The second picture is the Wasatch mountains viewed from across Utah lake on a warm spring afternoon. The Wasatch are a geological curiousity: they have no foothills. This makes them some of the world's most photogenic mountains. They look like "real mountains" from close or from far away. This shot is about 100 miles north of the first shot and taken a month later.
Both these pictures are nice, but they lack drama. The first shot has action, but the red rock is drab, the sky a boring white, and the high mountains surrounding this creek bed show up as only a narrow purple strip behind the car. The second shot has nice sky and nice mountains, but the foreground is dull and the overall colors are drab. Lets use Photoshop to put them together and enhance the color ranges of each shot. Here's what we get:
Wow! My eyes bugged out as I watched this shot form up! Here's real action, real mountains, real red rock, and real great sky all in one picture. It took me two days of experimenting to build this picture the first time. Now that I know Photoshop better, it took about a half hour to recreate it. This is why I want to do more digital darkroom work!
Here's another example from the same CD.
This first shot is halfway between Capitol Reef National Park and Hanksville Utah. The river is winding through some interesting rock formations, but it's flood stage muddy, and once again, the sky is featureless white. Lets grab my favorite mountain shot from this CD and see what we can come up with...
Nothing like some mountains reflecting in water to dress up a landscape picture.
The reflection is simply cutting and pasting the mountain shot to make a second copy, then flipping the copy over on it's back. The copy is also not enhanced, and brightened a step. The rocks are darkened a step. These actions are handled through layers in Photoshop. This image has three: the mountain layer, the reflection layer and the rocks layer. I cut the sky and river out of the rocks layer to let the other two layers show through.
Another important lesson in this series is how important sky is to landscape shooting. Sky is one third to two thirds of the picture, so most landscapes are really skyscapes in reality. Have a library of nice skies that you can add to pictures with interesting foregrounds and midgrounds.
This lesson is using Photoshop to recover from a mistake. This was a shot I took at Korean Folk Village, outside Suwon, Korea.
I envisioned this shot, but I'm the big guy on the end with the umbrella. A passing by Korean was nice enough to shoot this picture for me. Unfortunately, he didn't see quite the same picture I did. I saw reflections in the water as well as people on the bridge. Not too hard to fix...
I started with the same "mirror copy" that I did with the river picture. It was a little tricker this time since the mirror was not starting from the horizon and running clear to the top. After mirroring in the image I used "rubber stamp" to smudge the line between real water and mirror water and to take out some distracting branches.
Notice also that the image doesn't have to be perfect to "work"--to produce an appropriate impact: the people on the right waiting their turn have their heads cut off in the water reflection. It's not something you notice the first or second time you look at the picture, so I saved myself some time by not fixing it.

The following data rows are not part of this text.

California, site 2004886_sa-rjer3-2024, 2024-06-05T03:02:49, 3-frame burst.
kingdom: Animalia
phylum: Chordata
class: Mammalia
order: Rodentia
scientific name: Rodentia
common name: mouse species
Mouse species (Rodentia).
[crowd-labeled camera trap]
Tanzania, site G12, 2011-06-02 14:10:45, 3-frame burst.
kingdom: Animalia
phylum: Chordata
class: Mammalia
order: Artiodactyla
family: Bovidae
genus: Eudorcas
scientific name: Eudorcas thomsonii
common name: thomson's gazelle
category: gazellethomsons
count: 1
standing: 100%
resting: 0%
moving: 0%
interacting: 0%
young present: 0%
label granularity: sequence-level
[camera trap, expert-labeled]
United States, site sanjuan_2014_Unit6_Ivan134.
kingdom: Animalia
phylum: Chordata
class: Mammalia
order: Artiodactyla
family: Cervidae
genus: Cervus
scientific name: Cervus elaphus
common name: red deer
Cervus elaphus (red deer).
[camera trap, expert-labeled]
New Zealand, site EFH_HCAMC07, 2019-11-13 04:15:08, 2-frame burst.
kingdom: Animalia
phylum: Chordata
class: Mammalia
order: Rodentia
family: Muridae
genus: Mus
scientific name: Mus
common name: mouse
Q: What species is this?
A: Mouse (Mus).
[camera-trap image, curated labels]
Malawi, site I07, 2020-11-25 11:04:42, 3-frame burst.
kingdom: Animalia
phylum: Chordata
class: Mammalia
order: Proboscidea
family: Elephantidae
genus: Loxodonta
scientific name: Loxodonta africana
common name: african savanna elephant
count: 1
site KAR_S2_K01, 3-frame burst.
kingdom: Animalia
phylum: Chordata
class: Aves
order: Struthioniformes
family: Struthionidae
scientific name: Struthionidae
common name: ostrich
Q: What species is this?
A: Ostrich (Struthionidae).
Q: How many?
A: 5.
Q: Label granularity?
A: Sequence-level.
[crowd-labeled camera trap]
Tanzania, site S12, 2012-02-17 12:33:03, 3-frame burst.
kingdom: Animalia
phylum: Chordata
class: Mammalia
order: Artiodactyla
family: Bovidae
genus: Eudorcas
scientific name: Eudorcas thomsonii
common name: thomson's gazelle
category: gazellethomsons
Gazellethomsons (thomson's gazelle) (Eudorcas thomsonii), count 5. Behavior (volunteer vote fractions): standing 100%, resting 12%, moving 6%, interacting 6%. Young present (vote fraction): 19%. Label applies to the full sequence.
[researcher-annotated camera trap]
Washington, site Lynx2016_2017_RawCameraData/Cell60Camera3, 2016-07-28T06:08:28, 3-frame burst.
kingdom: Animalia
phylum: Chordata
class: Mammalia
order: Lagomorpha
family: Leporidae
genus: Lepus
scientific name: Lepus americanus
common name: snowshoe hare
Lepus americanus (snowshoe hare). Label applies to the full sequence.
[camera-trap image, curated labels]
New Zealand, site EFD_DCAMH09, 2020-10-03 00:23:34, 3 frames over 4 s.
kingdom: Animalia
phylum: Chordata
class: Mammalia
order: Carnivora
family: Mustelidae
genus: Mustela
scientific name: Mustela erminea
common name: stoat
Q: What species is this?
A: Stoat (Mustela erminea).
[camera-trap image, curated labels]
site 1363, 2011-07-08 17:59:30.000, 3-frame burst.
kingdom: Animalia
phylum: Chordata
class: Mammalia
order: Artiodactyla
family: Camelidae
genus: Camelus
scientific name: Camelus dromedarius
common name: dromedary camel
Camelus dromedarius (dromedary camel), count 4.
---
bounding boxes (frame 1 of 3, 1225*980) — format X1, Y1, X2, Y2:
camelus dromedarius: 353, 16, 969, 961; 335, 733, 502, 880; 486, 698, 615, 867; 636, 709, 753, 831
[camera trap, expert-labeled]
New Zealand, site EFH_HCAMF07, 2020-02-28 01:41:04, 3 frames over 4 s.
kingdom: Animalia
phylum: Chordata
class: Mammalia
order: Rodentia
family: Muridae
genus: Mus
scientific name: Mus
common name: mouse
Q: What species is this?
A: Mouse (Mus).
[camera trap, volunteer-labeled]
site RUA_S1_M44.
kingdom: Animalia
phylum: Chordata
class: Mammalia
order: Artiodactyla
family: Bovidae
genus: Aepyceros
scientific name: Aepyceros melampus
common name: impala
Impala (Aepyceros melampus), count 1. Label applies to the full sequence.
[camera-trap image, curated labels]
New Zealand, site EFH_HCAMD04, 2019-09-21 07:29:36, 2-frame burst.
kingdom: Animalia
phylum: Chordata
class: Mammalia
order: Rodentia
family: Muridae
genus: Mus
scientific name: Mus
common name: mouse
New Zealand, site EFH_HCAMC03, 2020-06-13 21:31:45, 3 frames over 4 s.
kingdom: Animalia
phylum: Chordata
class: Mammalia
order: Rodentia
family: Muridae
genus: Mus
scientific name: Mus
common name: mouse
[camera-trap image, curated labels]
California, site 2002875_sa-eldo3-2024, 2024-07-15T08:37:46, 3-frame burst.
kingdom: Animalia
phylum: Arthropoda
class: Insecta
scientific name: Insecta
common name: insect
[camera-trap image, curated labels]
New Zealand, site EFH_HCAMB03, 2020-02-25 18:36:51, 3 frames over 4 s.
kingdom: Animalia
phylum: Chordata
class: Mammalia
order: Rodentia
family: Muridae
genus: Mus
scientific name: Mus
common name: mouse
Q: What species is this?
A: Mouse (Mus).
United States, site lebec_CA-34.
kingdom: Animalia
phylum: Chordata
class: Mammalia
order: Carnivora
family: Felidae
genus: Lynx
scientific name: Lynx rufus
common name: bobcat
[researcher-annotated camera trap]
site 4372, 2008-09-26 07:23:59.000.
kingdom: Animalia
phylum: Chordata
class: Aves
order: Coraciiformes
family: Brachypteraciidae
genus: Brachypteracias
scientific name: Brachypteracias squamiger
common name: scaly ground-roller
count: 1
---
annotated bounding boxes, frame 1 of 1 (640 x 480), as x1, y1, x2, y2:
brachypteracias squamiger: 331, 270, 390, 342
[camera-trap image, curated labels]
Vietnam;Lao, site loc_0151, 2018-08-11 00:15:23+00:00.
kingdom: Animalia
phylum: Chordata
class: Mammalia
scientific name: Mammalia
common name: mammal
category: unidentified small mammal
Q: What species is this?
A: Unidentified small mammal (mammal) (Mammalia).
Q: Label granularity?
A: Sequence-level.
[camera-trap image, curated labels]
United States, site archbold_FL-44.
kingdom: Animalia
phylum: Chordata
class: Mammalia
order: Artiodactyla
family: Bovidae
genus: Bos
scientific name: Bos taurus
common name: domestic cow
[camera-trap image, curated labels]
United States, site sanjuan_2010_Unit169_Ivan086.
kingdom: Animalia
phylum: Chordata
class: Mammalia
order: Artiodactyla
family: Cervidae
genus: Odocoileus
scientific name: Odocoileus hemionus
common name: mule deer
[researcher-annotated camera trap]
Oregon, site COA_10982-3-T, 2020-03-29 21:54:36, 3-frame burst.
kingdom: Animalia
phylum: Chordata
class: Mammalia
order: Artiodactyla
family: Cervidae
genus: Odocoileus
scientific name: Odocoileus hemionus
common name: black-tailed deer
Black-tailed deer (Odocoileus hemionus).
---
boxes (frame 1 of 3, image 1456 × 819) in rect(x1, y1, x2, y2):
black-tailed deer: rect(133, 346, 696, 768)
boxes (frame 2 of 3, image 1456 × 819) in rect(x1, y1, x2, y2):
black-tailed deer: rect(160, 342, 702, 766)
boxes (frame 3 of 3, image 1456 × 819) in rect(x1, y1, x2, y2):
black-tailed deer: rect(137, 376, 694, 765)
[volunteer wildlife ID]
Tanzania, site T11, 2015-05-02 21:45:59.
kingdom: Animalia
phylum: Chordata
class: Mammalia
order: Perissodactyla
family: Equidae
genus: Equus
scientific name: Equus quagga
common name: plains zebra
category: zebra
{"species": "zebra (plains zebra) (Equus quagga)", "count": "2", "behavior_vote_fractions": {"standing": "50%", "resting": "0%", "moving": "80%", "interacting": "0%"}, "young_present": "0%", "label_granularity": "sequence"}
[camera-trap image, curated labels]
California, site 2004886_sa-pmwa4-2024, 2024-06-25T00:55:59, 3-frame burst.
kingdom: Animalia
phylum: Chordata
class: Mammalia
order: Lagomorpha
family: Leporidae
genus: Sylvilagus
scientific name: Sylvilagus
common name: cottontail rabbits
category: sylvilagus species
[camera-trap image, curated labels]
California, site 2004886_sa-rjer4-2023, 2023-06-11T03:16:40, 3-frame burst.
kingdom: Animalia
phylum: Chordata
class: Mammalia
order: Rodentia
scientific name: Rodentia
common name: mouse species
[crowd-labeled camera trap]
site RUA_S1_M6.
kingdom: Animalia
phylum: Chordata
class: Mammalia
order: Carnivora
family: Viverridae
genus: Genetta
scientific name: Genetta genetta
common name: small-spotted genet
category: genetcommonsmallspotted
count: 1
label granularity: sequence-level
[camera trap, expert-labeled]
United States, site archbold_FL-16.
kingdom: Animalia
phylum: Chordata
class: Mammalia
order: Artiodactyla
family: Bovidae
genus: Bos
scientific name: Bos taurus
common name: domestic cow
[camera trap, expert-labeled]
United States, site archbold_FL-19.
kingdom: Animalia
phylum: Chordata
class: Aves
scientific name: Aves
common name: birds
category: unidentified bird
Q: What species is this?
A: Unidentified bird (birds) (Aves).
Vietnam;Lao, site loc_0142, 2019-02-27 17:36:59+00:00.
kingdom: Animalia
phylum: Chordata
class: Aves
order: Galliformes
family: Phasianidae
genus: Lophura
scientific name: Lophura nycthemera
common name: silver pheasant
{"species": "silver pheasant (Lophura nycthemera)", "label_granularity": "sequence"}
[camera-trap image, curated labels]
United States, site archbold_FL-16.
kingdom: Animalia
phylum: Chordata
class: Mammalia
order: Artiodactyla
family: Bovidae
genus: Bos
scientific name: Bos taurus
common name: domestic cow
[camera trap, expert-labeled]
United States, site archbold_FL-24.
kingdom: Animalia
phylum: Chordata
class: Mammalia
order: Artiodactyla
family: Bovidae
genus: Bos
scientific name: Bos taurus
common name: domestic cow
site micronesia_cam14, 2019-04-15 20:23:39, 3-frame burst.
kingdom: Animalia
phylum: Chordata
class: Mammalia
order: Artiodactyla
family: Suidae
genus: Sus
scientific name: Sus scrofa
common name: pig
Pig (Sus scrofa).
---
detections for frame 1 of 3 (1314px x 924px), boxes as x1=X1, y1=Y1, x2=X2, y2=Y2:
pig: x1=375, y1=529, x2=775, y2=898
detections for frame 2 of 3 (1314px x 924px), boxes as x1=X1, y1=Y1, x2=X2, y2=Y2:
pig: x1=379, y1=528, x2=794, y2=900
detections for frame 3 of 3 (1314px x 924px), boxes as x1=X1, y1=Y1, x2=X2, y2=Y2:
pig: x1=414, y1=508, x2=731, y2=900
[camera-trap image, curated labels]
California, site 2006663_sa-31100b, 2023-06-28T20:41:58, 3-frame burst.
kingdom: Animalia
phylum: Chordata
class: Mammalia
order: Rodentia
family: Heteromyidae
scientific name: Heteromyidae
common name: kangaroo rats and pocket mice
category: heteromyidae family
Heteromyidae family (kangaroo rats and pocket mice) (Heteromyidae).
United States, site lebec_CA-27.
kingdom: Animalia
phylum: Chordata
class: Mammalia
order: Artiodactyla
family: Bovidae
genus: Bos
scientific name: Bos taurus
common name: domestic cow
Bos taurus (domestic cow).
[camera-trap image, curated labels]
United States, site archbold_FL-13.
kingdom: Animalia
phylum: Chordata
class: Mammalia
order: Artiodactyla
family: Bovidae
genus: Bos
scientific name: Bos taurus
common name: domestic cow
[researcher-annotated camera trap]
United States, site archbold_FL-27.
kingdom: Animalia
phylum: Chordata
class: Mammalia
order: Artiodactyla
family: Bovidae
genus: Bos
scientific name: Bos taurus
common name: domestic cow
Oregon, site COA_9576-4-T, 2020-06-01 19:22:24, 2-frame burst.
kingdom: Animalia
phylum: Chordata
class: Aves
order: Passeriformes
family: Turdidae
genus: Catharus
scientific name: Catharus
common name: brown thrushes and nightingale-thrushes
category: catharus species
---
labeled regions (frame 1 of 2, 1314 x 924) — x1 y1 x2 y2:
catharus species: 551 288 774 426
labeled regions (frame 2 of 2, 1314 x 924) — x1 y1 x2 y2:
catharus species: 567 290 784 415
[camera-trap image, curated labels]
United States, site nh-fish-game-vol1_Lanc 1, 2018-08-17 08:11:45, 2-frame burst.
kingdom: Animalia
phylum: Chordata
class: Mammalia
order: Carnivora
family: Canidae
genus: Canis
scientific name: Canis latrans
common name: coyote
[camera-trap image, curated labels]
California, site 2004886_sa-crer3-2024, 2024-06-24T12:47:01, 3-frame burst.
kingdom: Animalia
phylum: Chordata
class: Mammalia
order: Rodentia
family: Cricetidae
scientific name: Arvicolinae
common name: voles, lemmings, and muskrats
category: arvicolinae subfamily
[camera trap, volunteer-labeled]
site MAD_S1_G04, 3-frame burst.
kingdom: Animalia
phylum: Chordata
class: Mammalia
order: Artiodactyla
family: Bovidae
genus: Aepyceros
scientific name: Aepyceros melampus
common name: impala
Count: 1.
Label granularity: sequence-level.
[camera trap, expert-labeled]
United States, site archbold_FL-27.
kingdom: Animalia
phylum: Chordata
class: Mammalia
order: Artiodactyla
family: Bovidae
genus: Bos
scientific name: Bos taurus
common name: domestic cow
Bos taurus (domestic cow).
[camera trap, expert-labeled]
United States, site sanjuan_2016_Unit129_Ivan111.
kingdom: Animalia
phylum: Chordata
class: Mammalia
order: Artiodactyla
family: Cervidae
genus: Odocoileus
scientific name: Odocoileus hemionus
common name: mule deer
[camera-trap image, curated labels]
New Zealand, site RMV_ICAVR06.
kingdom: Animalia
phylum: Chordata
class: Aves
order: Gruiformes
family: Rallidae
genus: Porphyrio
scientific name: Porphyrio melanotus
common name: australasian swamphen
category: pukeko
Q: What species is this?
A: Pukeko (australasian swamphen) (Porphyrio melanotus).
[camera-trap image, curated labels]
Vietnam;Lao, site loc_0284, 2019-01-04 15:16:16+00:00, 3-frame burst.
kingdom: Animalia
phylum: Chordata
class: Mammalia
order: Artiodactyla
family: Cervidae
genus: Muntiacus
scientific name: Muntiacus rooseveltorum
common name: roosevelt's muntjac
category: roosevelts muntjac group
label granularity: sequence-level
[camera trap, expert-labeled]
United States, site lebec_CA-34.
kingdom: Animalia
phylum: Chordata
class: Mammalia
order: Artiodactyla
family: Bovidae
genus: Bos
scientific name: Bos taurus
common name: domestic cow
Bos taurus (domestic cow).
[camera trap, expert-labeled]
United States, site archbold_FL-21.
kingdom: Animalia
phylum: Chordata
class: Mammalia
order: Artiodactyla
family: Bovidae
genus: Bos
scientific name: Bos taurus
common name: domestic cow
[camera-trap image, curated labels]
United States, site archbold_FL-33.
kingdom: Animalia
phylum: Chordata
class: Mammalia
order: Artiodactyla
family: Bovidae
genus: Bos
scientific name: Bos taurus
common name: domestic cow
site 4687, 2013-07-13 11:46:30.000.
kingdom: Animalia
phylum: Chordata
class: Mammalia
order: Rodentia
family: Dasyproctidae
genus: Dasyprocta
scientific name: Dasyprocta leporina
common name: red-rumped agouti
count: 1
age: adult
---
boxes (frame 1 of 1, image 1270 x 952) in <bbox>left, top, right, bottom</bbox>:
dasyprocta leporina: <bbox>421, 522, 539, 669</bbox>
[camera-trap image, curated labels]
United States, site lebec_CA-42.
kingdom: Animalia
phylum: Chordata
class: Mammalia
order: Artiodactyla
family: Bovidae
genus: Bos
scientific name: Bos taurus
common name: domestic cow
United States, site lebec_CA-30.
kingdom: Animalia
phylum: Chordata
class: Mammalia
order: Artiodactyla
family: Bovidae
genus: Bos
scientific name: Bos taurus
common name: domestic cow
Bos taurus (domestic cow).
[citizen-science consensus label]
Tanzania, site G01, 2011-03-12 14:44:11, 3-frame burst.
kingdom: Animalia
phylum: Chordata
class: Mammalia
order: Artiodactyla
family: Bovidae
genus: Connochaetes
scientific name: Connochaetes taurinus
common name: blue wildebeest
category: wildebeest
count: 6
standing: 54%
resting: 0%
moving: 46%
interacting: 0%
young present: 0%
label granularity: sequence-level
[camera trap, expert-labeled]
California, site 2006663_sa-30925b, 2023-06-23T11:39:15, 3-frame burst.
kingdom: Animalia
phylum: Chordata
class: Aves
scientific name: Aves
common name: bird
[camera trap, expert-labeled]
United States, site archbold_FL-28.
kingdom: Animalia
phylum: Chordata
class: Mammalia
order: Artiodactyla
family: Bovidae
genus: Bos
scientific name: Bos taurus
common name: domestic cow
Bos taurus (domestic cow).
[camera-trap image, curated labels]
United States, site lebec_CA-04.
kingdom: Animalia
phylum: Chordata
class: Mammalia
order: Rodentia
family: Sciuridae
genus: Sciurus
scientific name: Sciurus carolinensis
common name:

Here's another example of disappearing people. The lady on the right may be scintillating in person, but she's not adding to this photo. So... poof! The old man is now alone. This is done using the "rubber stamp" tool. You replace a small part of the image with some other part of the image. In this case, I simply filled the lady in with more tree image from either side of her. I also straightened up the trees by rotating the whole picture.
That's all I've got for you today. I hope you've enjoyed it.